WHAT YOU NEED TO DO: Rewrite every entry below with "support column" swapped for "pillar" and nothing else changed. Leave the pictures out of your answer.

--- BEGIN SUPPLIED MATERIAL ---

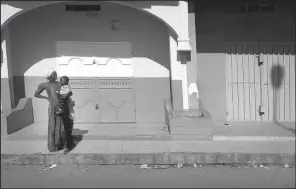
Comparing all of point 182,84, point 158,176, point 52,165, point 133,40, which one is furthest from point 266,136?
point 52,165

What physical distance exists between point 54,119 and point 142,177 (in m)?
1.96

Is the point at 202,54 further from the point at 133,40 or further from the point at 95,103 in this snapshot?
the point at 95,103

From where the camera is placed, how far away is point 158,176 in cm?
611

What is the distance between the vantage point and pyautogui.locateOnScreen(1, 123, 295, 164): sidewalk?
21.6 feet

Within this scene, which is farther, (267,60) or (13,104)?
(267,60)

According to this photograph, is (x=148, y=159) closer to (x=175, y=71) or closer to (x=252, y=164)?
(x=252, y=164)

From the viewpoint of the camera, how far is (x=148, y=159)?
6.61 m

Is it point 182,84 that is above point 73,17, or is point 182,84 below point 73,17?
below

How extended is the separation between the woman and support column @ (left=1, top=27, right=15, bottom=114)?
165cm

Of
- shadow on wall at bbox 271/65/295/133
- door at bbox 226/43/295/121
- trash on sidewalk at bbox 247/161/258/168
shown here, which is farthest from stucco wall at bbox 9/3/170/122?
trash on sidewalk at bbox 247/161/258/168

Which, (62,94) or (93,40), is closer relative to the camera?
(62,94)

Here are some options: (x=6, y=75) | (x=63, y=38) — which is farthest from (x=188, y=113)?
(x=6, y=75)

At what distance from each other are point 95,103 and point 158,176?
3284mm

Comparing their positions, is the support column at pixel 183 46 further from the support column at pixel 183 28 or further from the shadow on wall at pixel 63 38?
the shadow on wall at pixel 63 38
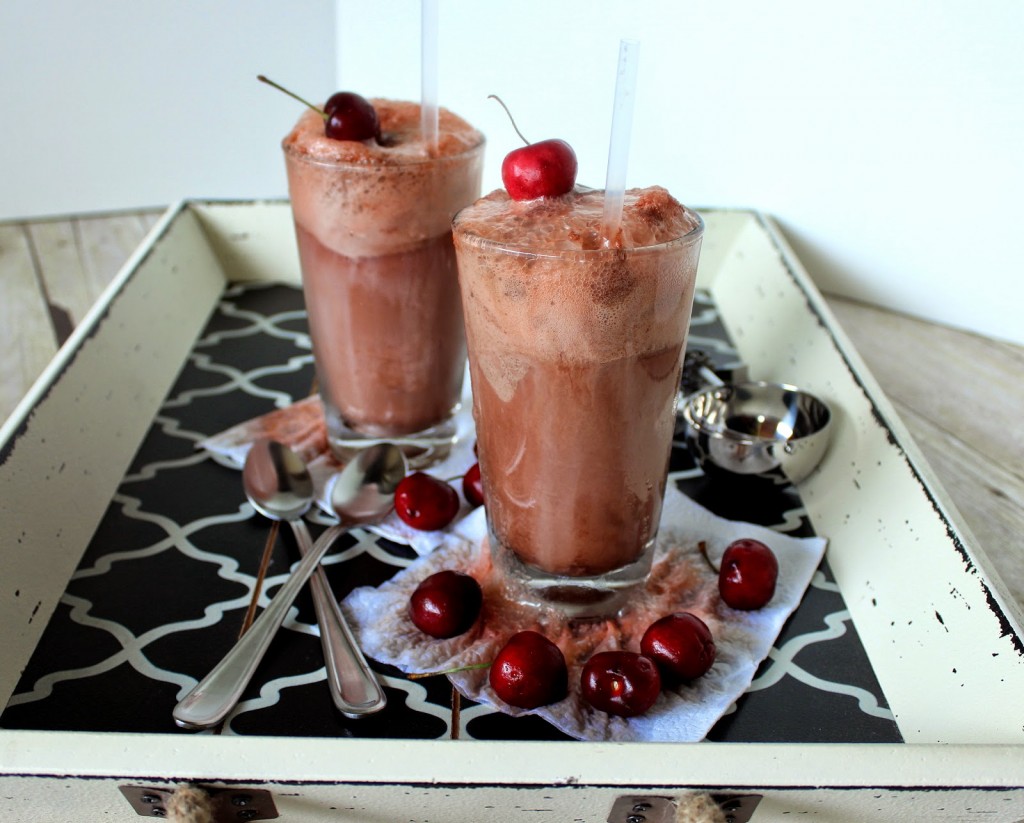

--- END SUPPLIED MATERIAL ---

COMPLETED EXERCISE:
Comparing all of point 182,84, point 158,176, point 52,165, point 133,40, which one is furthest from point 266,136?
point 52,165

What physical distance exists between point 54,119 and point 142,177 (in m)?
1.96

Is the point at 202,54 further from the point at 133,40 or further from the point at 95,103 in this snapshot?
the point at 95,103

From where the camera is placed, how far away is point 158,176 in cm?
611

What is the distance between the vantage point and pyautogui.locateOnScreen(1, 123, 295, 164): sidewalk?
21.6 feet

Within this scene, which is farther, (267,60) or (13,104)?
(267,60)

According to this photograph, is (x=148, y=159) closer to (x=175, y=71) or closer to (x=252, y=164)?
(x=252, y=164)

From the viewpoint of the camera, how far is (x=148, y=159)?
6.61 m

Is it point 182,84 that is above point 73,17, or is point 182,84 below point 73,17?
below

How extended is the separation between the woman and pillar @ (left=1, top=27, right=15, bottom=114)?
165cm

Of
- shadow on wall at bbox 271/65/295/133
- door at bbox 226/43/295/121
- trash on sidewalk at bbox 247/161/258/168
shown here, which is farthest from stucco wall at bbox 9/3/170/122?
trash on sidewalk at bbox 247/161/258/168

Which, (62,94) or (93,40), is closer relative to the camera?
(62,94)

Here are some options: (x=6, y=75) | (x=63, y=38) — which is farthest from (x=188, y=113)?
(x=6, y=75)

At what distance from each other are point 95,103 and point 158,176?
3284mm

Comparing their positions, is the pillar at pixel 183 46 further from the pillar at pixel 183 28 or further from the shadow on wall at pixel 63 38?
the shadow on wall at pixel 63 38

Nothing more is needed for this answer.